There was nothing in Levi’s drawers. She abandoned them in a pile and moved to his bed.
Elise flipped his mattress over with a hard shove, exposing boxes underneath. Most of them were Bankers Boxes. She ignored those and zeroed in on a small wooden chest. It was secured with a golden lock, but it snapped easily under her fingers.
She opened it and recoiled at the contents. Levi had two more vials of anathema powder, not yet magically active.
There were also three empty vials alongside the two filled ones.
The inside of the lid was engraved with a House seal that she recognized. It was a bleeding heart encircled by spiky rays of fire. That was one of the Houses that she had been trying to force into relinquishing its slaves. Davithon wore that image etched into the breast of his House livery.
But this bleeding heart, unlike the others she had seen, was stamped with the letters “CV”—just like Volac’s bill of sale for her slaves.
“Courevore,” Elise whispered to herself. “That’s what CV means. This is from the House of Courevore.”
Her mind whirled with the implications of it.
Levi Riese had tried to poison her using something that Davithon had given him, and Davithon was currently imprisoned within Elise’s dungeon. How in all of the seven Hells had Levi managed to get in touch with an imprisoned demon?
And if Davithon was making thousands of people disappear, why would he spare the pregnant women?
Lincoln Marshall had
seen better days. He was on his feet, but walking slowly enough that James thought he might fall over at any moment. James was trying to follow him and growing impatient.
“I can get there myself,” James said.
“She said to stick with you,” Lincoln said. “I’m sticking with you.”
Excellent. So Elise had assigned a sickly guard to make sure James didn’t get into trouble in the Palace. It was terribly optimistic of her—James was fairly confident that breathing hard enough on Lincoln would have made him fall over.
Still, he remained a step behind Lincoln, following him down the tower to the Great Library. The door leading inside was two stories tall and decorated with leering faces carved into the frame that seemed to watch James as he approached.
Lincoln leaned all his weight into the door to open it, and James stepped through.
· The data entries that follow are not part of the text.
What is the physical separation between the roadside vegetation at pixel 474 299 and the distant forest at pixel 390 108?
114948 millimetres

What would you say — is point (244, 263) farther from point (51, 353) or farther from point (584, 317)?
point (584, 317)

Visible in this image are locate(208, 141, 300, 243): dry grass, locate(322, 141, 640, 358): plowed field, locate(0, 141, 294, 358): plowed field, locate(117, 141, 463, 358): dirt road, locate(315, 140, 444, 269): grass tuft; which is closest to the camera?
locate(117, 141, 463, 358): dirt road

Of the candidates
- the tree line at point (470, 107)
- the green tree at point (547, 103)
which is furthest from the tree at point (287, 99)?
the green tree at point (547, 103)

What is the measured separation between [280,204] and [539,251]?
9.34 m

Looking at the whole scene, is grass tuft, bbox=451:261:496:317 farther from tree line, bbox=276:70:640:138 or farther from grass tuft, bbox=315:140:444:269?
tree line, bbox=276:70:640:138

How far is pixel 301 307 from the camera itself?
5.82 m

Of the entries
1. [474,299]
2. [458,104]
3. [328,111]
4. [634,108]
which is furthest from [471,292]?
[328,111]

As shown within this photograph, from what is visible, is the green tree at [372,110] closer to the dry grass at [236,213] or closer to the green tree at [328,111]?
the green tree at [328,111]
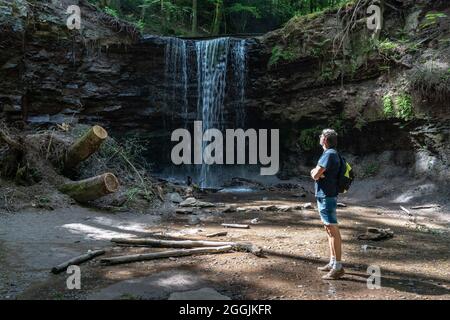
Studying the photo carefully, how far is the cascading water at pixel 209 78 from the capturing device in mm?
16828

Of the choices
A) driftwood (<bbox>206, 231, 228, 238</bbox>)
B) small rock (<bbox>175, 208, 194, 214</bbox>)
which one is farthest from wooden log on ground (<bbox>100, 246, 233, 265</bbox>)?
small rock (<bbox>175, 208, 194, 214</bbox>)

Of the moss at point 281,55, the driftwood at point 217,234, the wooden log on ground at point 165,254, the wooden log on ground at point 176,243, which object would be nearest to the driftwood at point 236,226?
the driftwood at point 217,234

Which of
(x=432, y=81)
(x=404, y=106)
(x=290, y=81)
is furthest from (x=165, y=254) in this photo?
(x=290, y=81)

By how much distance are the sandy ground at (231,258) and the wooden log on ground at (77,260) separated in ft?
0.25

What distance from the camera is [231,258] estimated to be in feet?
18.6

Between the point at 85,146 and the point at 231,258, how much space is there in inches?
224

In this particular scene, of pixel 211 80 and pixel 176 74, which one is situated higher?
pixel 176 74

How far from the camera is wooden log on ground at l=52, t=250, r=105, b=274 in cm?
499

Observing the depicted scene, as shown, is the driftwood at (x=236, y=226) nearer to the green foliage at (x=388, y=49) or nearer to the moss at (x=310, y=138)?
the green foliage at (x=388, y=49)

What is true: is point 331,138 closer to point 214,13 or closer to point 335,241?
point 335,241

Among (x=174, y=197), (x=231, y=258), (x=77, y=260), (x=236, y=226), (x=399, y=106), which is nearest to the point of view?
(x=77, y=260)

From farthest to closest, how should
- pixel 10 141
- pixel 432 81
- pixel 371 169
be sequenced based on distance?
pixel 371 169 < pixel 432 81 < pixel 10 141
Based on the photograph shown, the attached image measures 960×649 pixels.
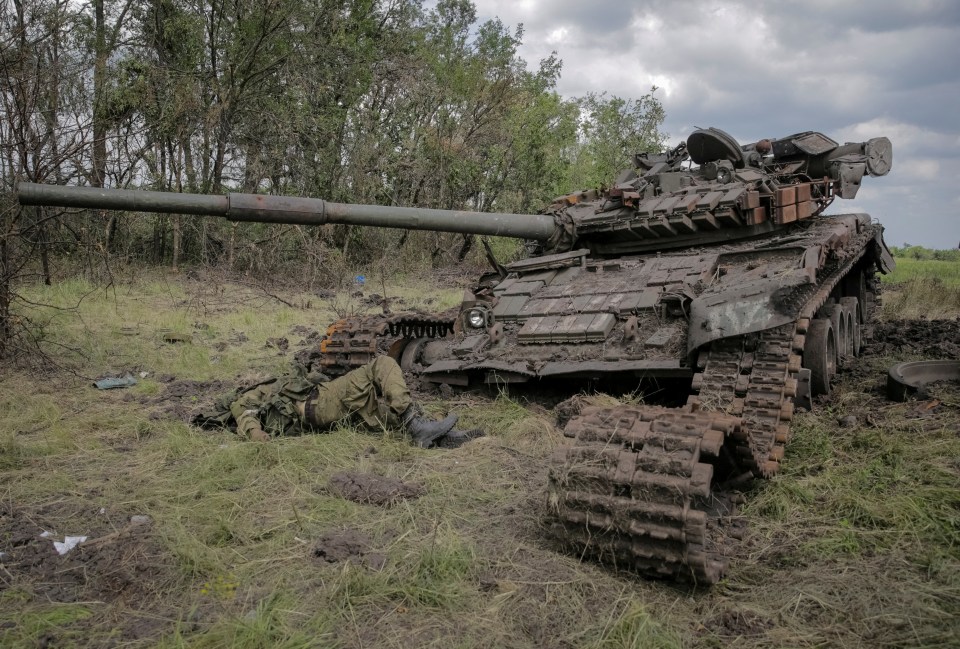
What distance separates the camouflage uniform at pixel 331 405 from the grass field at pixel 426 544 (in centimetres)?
26

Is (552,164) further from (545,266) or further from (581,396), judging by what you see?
(581,396)

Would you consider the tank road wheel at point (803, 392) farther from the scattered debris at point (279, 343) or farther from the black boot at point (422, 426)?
the scattered debris at point (279, 343)

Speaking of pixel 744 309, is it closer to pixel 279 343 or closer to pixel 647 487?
pixel 647 487

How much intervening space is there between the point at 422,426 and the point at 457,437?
31cm

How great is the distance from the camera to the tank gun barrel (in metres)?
6.13

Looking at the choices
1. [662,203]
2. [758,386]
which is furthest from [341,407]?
A: [662,203]

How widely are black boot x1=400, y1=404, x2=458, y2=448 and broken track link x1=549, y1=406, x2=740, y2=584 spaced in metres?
2.00

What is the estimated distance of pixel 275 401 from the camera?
634 cm

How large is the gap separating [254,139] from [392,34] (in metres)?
4.46

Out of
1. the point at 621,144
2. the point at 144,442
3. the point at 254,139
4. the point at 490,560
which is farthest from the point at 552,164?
the point at 490,560

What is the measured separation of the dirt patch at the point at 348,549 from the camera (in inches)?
149

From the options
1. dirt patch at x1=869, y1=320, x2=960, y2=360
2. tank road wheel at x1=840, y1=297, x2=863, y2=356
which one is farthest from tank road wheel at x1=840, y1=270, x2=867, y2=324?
dirt patch at x1=869, y1=320, x2=960, y2=360

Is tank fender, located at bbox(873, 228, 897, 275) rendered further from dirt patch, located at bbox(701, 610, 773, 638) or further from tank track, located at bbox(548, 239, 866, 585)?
dirt patch, located at bbox(701, 610, 773, 638)

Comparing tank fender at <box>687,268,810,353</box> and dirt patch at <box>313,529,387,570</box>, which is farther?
tank fender at <box>687,268,810,353</box>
They emerged on the top floor, looking down to the bottom of the tower. The Great Library was a wondrous thing to behold. James warmed at the sight of so many books. He could feel the passion and inspiration that had been poured into the pages. The intellectual energy was heady. Addicting.
“We’ve been working over here,” Lincoln said, limping down the spiral staircase.
He barely reached one of the desks on the crystal floor before falling into its chair. Lincoln sat back with his eyes shut and hands clutching his stomach.
James’s gaze swept over the table. Over a hundred books had been stacked on the desk. Someone had been taking notes and even attempting to draw runes—pathetic attempts that didn’t glimmer with even the faintest hints of magic.
“Where did all of these books come from?” James asked. “Who selected them?”
“Elise said that one of the librarians pulled them out for her.”
But the library was empty. None of the staff were anywhere in sight.
Although James had never been to the library before—his brief time incarcerated in the dungeons hadn’t given him an opportunity to visit—he’d read about how it functioned. The librarians in the Great Library had a reputation for having their own agenda. They’d been written about in hundreds of history books, always as enigmatic figures that didn’t seem to serve any master—especially not the current administration. They probably hadn’t picked the books out at Elise’s request.
There must have been something that they wanted Elise to have.
James began flipping them over to look at the spines and covers, immediately discarding each.
“What are you looking for?” Lincoln asked.
He didn’t respond. Truth be told, James wasn’t certain. Each of the books had been written in an ancient form of
vo-ani
, the infernal tongue, but he read it well enough to know that all of them were about warlock magic. They would be interesting to study later. But there was nothing special about them, nothing different, nothing…noteworthy.
James was looking for a book that didn’t fit with the others.
He found it buried underneath a stack of tomes on fire magic. It was bound in wood rather than leather. The cover image had been delicately etched, not stamped or burned. The swirling, abstract illustration reminded him of something organic. He flicked the cover open with his thumb and studied the first page. The pictographic language was only vaguely similar to
vo-ani
, although it was looping and cursive-like rather than jagged.
That was because this book wasn’t written in the infernal language. It was written in an angelic alphabet.
He spread his fingers over the page and let his eyes fall closed, seeing the book with his heart instead of his eyes. The energy was distinctly ethereal. Incredibly ancient. But he felt a twinge of pain at touching it, too. The book remembered sadness.
How had the Palace of Dis gotten a book from the ethereal library? It had burned millennia ago. Every single book should have been lost.
Every book except this one.
“They left this for me,” James whispered. Elise never would have known what to do with it. They must have somehow known that he was coming—but how?
“What did you say?” Lincoln asked.
James tucked the book into his pocket. “If there’s any cure for anathema powder, it will be in the library somewhere. You should sit here while I search.”
“Not a chance.” Lincoln tried to stand, but getting to his feet made his face pale, and he sat back down.
“Stay,” James said.
“You don’t order me around. I’m not your lackey anymore.”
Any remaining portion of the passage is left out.